My point is that when I hear awful things said about people like me or about how certain people can’t be Christian because God hates them or that it’s not morally right to discuss global warming, that’s unpleasant in its own right. But it would be less unpleasant if there were more specifically Christian voices against intolerance like this.
When I hear intolerant Christians having a public fit about people who believe in evolution or are gay or who don’t agree with prayer in school, saying that such people are doomed to hell and ought to be silenced, it makes a difference when I’m thinking about heading to church on Sunday. Will I hear the same intolerance preached from the pulpit? Will I encounter more people like my friends, or more people like those intolerant cranks who have been lipping off? If I heard the tolerant voices of Christians more often, raised in specific opposition to the intolerant voices, I would have less of those fears and I would feel more open to getting involved in a faith community.

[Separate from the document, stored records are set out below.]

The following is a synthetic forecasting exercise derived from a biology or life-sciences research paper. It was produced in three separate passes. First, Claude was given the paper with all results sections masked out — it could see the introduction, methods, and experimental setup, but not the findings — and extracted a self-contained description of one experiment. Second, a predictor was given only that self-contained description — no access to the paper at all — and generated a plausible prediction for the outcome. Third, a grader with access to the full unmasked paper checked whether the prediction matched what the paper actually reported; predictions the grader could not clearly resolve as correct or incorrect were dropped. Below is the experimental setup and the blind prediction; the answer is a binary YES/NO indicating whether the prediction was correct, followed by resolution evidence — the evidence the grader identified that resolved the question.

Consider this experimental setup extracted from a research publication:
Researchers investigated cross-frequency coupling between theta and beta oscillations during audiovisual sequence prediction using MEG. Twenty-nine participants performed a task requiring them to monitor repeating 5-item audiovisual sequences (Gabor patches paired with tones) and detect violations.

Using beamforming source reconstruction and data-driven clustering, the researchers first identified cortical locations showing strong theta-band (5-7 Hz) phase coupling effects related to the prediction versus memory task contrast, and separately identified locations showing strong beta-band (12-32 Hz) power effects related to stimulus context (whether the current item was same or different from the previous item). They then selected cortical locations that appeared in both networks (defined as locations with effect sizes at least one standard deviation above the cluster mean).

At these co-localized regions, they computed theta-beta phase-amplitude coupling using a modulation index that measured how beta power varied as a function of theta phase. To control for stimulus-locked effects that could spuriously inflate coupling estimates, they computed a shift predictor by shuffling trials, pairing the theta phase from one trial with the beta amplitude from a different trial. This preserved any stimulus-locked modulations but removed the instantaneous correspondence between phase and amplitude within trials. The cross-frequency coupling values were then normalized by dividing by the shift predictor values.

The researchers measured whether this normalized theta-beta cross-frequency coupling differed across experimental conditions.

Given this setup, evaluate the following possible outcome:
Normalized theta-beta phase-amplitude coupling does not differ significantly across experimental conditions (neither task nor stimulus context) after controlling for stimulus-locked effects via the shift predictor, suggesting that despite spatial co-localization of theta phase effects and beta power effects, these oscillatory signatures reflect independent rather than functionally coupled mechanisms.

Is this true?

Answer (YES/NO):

I get why people would suggest that I should just differentiate between the kind of Christian I like and the kind I don’t, and not emphasize the creeps over the people I admire. I do my best to do that, I assure you. But to differentiate is not to forget. I can’t forget the folks who would bar me from the church door if they could, nor do I know when I’m going to run into those folks. And my arguments against these people are not effective with them. Why? Because I’m not a Christian. My opinions are easily dismissed, whereas the opinions of Christians would carry more weight.
I don’t blame folks for being offended when their more tolerant viewpoints get drowned out by the noisy political types, and when they feel lumped in with them. But I can’t help asking whether tolerant, loving Christians ever write to people like James Dobson to ask him to be more tolerant in his doings and statements, or ever protest against people like Sheldon whose hatred is so public and so strongly identified with Christianity.
Anyhoo. I don’t mean to criticize specific Christians, but these are the things that try this little agnotic’s soul.